▸ Supplied text:
%%
Stefan Mey from Berlin talks to Julian Assange, the spokesperson of the whistleblower platform Wikileaks.org. The interview took place during the 26th Chaos Communication Congress where Assange and his German colleague Daniel Schmitt gave a lecture on the current state and the future of Wikileaks.
At the moment Wikileaks.org has an unusual appearance. The website is locked down in order to generate money. The locking-down of the website was first planned until Jan 6, then Jan 11 and now it has been announced that it will last “until at least Jan 18”. How did you decide in favor of this tough step?
In part, this is a desire for us to to enforce self-discipline. It is for us a way to ensure that everyone who is involved stops normal work and actually spends time raising revenue. That’s hard for us, because we promise our sources that we will do something about their situation.
So, you strike?
%%
▸ Tasks to carry out:
[a] Translate this sentence from the Wikileaks interview into Spanish: "The website is locked down in order to generate money."
[b] Answer these from the Wikileaks interview:
(i) At which event did the interview take place?
(ii) Until what date was the lockdown of the website first planned?
(iii) What does Wikileaks promise its sources?
[c] Please continue the Wikileaks interview from its final line.

▸ Given data:
%%
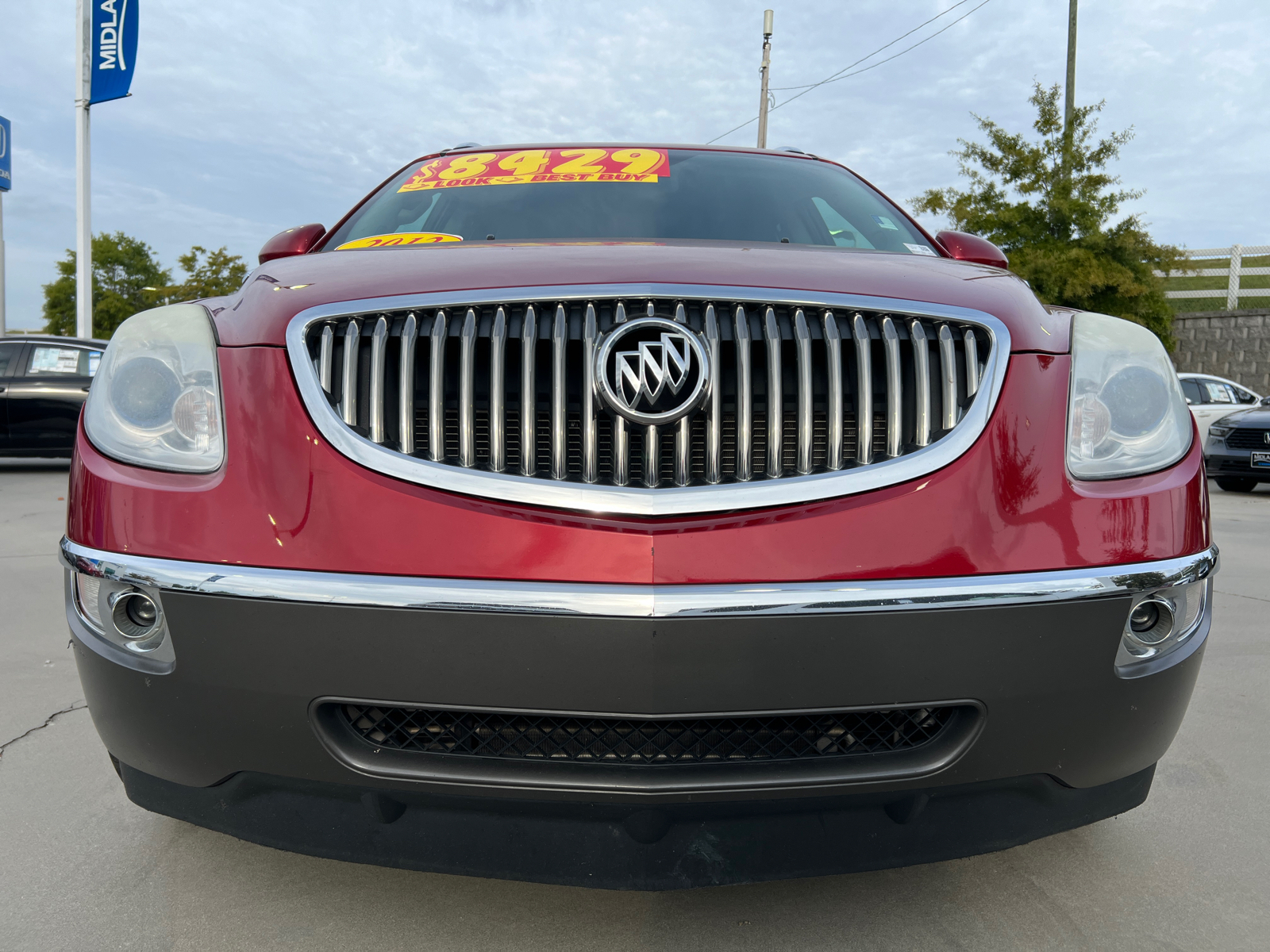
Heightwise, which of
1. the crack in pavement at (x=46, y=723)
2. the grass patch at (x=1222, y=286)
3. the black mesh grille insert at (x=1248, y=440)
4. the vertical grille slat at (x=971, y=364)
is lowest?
the crack in pavement at (x=46, y=723)

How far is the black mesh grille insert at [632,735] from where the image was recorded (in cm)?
148

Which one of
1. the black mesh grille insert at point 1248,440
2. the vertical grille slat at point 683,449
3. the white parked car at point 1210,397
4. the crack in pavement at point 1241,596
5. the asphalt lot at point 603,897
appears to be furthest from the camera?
the white parked car at point 1210,397

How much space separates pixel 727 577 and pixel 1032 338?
26.5 inches

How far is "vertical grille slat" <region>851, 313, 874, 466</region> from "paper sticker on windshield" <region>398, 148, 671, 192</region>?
1495mm

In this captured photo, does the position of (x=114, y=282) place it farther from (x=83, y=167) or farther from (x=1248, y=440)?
(x=1248, y=440)

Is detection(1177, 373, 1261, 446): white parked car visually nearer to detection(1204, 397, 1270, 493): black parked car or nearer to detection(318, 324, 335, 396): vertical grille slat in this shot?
detection(1204, 397, 1270, 493): black parked car

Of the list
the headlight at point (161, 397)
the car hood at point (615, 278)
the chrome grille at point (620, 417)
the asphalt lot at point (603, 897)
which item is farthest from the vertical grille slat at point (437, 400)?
the asphalt lot at point (603, 897)

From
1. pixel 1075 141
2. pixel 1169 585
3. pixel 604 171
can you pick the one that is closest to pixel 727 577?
pixel 1169 585

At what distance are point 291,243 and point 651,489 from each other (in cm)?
160

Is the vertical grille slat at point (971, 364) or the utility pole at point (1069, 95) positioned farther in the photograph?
the utility pole at point (1069, 95)

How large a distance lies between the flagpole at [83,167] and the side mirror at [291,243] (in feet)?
57.4

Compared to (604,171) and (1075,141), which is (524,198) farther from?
(1075,141)

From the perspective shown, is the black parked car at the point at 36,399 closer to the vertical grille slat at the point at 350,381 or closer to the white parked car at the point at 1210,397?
the vertical grille slat at the point at 350,381

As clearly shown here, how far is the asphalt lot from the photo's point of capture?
1.75m
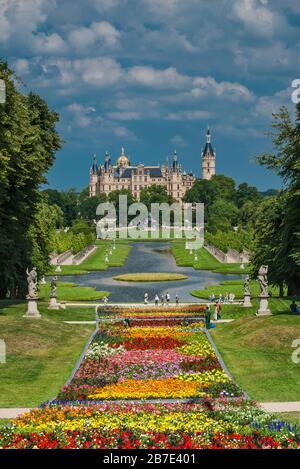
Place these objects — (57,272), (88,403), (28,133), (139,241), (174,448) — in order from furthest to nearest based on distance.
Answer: (139,241) → (57,272) → (28,133) → (88,403) → (174,448)

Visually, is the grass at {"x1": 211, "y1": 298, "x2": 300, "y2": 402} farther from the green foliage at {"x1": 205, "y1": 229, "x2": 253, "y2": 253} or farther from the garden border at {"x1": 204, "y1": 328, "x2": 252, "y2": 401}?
the green foliage at {"x1": 205, "y1": 229, "x2": 253, "y2": 253}

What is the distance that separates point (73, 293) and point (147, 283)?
11.5 meters

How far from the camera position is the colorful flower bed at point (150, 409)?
1507 cm

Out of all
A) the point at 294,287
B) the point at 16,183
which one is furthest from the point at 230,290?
the point at 16,183

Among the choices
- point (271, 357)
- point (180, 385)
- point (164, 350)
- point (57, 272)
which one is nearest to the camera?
point (180, 385)

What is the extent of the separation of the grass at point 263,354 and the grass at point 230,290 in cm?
1995

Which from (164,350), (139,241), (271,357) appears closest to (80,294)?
(164,350)

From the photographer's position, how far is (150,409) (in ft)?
61.2

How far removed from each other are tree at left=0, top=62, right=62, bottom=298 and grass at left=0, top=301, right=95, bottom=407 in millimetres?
4347

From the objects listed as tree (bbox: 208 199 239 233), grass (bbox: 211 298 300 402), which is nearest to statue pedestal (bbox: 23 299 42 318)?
grass (bbox: 211 298 300 402)

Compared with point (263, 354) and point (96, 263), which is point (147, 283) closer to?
point (96, 263)
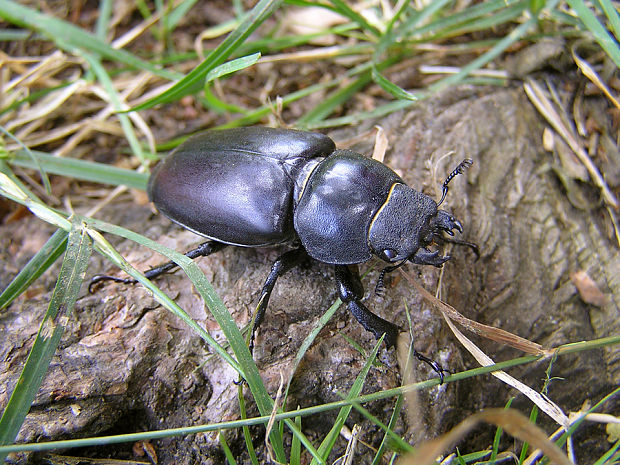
%%
▸ Answers provided:
[a] El sitio web está bloqueado para generar dinero.

[b]
(i) The 26th Chaos Communication Congress.
(ii) January 6.
(iii) That it will do something about their situation.

[c]
Yes, it’s similar to what unions do when they go on strike. They remind people that their labour has value by withdrawing supply entirely. We give free and important information to the world every day. But when the supply is infinite in the sense that everyone is able to download what we publish, the perceived value starts to reduce down to zero. So by withdrawing supply and making our supply to zero, people start to once again perceive the value of what we are doing.
Do you urgently need money?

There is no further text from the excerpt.